Two: Get a handle on when, where, and why your department or section is processing data about people or data that could be used to identify people. It might not be obvious. But knowing where it is, why you have it, and what you are using it for can help you meet your obligations under Article 30 of the GDPR. It can also help you identify any immediate issues and risks relating to the security of that data as it is being processed – and bear in mind that the GDPR and Data Protection Directive for Law Enforcement apply to both electronic and paper records.

Three: Have a look at what you are telling people you will use their data for. A key aspect of GDPR is fairness, lawfulness, and transparency of processing. While the Law Enforcement Directive doesn’t require transparency to the same extent, it still will require clarity as to what basis you are relying on for processing data. And if your organisation has both law enforcement and non-law enforcement functions, you’ll need to be crystal clear about what rules are applying in what circumstances.

Four: Understand the grounds on which you are sharing data with other organisations, and examine the mechanisms by which data is being transferred between your organisation and others. The GDPR, combined with the Bara ruling from the CJEU, create a very clear set of principles that require even Public Sector organisations to identify the categories of organisation with whom data is being shared, and the basis for it. It’s important to bear in mind that the GDPR removes the “Legitimate Interest of the Data Controller” basis from Public Bodies, meaning that the DPC’s guidance that sharing requires an appropriate statutory basis becomes even more important to heed.

On that note, it is also important to remember that the statutory basis you are relying on needs to be both necessary and proportionate. So, legislation granting broad powers to request data from other organisations may need to be revisited and, at a minimum, the approach to exercising those powers will need to become more constrained in the scale and breadth of data that might be requested.

It is also going to be inevitable that a number of high-profile public sector projects will likely face challenges complying, given the difficulty some organisations appear to have had understanding the actual facts and implications of the Bara ruling and the impact of the GDPR.

Five: Finally, you need to bear in mind that Data Privacy is a Fundamental Right[ii] in the EU and is increasingly being recognised as such in other jurisdictions as well. Security is one aspect of the right, but ensuring that there is a balanced approach to protecting the privacy of people that enables them enjoy other rights is an essential element of the objectives of the GDPR. If you apply “privacy by design” and put the Citizen at the centre, it becomes easier to understand and apply the principles of the GDPR to your day-to-day processing and for you to do what you can in your role to improve the balancing of the right to data privacy with the need to process data.

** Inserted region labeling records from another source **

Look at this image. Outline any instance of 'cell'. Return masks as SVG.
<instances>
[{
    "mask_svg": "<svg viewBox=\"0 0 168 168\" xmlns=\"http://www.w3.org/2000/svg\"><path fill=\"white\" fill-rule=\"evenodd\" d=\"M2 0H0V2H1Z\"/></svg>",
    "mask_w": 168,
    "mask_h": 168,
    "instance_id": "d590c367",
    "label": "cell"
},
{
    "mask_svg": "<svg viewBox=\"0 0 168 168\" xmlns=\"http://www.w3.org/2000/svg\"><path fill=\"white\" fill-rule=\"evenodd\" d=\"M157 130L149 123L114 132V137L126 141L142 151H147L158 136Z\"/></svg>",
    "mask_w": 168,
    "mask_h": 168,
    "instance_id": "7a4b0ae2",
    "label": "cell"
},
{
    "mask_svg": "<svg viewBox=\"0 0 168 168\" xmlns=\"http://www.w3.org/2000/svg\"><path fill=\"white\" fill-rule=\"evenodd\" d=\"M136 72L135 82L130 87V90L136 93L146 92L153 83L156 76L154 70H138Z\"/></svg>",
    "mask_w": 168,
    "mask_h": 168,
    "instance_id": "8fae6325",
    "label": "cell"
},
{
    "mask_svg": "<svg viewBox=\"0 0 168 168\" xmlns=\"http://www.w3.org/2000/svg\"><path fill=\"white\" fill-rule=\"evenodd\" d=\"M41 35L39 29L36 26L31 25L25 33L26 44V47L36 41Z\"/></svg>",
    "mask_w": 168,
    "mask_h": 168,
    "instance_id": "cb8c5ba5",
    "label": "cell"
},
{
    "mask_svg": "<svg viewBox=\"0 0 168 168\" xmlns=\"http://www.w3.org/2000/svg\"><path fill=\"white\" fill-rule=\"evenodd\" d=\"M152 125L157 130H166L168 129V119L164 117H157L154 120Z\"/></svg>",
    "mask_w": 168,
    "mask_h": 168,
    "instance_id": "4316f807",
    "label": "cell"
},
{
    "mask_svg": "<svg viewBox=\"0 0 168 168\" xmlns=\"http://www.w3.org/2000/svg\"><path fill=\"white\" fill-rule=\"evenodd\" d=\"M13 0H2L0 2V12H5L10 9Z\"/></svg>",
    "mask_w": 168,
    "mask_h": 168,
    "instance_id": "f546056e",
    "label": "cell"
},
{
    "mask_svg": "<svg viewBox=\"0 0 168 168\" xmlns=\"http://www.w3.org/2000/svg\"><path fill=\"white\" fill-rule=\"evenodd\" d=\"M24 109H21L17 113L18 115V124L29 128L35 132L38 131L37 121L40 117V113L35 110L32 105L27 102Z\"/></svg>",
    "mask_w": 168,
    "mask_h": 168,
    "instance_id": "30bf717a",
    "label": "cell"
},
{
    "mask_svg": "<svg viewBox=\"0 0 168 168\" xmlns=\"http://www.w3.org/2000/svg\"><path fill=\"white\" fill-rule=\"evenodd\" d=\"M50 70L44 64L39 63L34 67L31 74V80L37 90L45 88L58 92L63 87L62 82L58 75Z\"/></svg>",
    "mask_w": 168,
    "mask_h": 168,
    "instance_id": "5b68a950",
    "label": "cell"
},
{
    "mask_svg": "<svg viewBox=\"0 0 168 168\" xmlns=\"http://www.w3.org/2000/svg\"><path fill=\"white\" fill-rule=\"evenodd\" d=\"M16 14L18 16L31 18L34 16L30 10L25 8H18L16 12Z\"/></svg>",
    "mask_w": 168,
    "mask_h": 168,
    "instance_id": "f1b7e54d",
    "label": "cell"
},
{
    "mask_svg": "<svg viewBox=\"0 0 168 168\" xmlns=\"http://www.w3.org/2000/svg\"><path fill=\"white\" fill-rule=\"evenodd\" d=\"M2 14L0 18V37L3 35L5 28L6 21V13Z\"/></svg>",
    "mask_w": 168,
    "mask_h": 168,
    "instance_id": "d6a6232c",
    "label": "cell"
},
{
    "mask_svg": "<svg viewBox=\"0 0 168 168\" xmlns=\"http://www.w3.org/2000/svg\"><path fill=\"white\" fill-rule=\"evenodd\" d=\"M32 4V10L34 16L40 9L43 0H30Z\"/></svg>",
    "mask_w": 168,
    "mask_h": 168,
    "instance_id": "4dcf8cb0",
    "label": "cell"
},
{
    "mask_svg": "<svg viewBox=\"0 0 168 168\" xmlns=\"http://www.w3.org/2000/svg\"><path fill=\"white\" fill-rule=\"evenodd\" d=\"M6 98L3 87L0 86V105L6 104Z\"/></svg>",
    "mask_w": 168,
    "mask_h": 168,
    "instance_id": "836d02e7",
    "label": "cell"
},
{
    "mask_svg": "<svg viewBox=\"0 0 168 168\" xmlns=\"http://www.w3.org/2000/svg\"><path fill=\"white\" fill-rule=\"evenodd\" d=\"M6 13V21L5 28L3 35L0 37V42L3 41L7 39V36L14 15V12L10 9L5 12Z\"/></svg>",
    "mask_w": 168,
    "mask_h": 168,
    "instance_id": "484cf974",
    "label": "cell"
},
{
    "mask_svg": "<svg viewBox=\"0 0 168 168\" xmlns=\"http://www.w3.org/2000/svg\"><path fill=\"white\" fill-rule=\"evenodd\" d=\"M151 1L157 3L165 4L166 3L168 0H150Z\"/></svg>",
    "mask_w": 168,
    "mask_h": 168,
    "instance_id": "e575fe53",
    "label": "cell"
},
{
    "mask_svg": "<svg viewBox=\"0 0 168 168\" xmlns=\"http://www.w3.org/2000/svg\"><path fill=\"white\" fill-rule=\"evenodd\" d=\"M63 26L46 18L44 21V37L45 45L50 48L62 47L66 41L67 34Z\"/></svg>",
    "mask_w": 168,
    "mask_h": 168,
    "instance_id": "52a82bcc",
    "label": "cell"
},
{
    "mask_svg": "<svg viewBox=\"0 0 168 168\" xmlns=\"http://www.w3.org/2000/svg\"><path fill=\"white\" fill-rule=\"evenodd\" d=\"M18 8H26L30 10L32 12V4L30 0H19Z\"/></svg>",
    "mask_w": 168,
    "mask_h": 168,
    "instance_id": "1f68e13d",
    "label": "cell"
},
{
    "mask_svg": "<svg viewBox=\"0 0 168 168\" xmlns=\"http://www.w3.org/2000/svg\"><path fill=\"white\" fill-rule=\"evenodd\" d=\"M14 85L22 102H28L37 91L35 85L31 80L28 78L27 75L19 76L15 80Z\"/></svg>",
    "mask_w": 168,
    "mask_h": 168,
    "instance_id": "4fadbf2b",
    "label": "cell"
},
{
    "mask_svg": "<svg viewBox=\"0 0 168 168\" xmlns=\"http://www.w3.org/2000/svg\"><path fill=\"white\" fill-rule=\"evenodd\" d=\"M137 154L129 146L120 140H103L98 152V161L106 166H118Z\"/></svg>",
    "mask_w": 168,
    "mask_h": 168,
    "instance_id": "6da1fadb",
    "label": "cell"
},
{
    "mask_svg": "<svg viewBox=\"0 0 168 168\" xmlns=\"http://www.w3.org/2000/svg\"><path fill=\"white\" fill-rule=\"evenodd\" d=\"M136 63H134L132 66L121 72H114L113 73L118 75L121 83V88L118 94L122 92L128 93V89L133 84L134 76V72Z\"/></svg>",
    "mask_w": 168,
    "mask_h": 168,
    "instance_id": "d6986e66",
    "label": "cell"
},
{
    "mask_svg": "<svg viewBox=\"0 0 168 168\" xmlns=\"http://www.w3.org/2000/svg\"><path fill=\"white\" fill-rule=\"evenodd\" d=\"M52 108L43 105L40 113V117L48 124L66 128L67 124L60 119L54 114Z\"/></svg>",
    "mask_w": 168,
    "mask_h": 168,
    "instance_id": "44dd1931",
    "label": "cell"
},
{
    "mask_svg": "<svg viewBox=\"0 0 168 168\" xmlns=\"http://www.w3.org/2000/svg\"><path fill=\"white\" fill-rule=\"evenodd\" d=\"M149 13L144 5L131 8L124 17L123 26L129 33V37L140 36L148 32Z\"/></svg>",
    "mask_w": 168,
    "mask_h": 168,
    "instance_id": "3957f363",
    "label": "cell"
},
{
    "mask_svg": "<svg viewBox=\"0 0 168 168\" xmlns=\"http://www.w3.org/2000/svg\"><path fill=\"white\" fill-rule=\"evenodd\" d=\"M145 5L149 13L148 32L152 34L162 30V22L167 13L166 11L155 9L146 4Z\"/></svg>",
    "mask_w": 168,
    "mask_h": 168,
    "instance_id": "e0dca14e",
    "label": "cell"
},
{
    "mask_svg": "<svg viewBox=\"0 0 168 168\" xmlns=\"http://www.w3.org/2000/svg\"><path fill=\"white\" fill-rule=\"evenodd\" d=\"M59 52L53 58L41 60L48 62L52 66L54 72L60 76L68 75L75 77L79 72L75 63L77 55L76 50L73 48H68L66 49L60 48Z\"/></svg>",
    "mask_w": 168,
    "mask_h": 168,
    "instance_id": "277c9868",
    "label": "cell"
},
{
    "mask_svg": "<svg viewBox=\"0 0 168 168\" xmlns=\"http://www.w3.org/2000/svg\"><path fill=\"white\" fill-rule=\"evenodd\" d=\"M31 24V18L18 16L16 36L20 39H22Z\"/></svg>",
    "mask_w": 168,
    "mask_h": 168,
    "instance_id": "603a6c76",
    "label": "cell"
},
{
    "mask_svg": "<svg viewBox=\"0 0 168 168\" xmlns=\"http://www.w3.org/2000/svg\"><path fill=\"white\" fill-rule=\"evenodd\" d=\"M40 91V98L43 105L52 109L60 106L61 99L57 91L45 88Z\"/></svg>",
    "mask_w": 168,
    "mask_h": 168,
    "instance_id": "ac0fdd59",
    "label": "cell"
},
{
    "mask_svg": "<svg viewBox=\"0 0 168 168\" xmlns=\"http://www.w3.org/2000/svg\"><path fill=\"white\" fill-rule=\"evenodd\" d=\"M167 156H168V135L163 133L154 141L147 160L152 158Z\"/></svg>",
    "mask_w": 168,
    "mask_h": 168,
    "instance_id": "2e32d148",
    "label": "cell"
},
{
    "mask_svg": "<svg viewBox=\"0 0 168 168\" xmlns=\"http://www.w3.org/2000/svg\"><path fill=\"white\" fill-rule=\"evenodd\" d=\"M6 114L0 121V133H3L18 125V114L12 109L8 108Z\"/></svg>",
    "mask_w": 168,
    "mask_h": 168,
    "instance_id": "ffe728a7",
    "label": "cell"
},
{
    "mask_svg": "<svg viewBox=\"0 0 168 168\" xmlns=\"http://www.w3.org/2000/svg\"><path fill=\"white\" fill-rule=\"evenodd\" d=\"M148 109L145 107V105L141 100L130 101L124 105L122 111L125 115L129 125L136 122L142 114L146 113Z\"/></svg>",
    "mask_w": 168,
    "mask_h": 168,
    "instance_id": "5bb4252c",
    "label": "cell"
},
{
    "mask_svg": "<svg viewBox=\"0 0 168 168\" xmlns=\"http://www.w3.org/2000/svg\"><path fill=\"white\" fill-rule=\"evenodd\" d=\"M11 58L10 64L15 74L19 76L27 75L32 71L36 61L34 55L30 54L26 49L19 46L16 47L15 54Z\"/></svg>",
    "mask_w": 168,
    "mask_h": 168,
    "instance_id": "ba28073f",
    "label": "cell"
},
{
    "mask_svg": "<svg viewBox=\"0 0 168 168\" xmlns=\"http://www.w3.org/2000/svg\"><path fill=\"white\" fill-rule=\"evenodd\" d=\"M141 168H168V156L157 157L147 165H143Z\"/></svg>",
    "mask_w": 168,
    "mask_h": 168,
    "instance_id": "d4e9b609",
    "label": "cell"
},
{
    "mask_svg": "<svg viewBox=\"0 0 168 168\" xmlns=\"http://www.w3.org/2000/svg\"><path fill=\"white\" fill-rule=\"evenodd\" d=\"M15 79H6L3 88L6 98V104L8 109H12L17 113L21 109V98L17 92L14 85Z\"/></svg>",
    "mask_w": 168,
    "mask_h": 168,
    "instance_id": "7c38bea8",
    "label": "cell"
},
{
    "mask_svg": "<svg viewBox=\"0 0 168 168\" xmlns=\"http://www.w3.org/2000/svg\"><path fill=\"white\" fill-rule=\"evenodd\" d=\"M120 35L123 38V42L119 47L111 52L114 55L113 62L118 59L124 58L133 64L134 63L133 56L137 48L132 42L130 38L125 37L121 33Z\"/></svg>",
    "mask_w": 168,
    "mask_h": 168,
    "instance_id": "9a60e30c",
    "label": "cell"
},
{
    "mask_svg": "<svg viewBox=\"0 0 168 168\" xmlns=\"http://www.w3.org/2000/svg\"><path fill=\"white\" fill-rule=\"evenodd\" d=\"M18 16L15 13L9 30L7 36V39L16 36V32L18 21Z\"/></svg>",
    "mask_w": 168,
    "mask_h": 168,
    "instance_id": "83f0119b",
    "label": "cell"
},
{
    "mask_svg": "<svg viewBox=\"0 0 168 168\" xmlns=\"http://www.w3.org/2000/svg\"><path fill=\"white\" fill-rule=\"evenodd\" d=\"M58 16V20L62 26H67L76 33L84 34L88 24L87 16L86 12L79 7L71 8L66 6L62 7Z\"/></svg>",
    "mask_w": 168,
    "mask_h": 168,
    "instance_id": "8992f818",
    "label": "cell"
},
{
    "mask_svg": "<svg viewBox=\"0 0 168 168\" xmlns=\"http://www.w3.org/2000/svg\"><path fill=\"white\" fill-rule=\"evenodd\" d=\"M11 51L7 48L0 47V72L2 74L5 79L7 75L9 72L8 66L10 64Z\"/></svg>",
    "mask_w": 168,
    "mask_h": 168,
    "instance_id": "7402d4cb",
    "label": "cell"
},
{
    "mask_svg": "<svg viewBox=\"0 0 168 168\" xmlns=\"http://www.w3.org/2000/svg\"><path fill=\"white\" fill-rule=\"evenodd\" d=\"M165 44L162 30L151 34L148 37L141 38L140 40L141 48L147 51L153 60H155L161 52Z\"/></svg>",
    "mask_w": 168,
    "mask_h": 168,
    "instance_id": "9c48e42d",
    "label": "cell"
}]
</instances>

Education is a fundamental part of that. Public Sector bodies need to ensure that staff are educated and trained in core GDPR principles and that a clear vision for the value of data privacy and meeting data protection standards is communicated in the organisation.

That way, everyone can move forward based on facts, not bunkum myths and half-truths about GDPR.


[i] As per Directive2016/680, available here.

[ii] View the European Convention of Human Rights, s.1, Art.8, available here.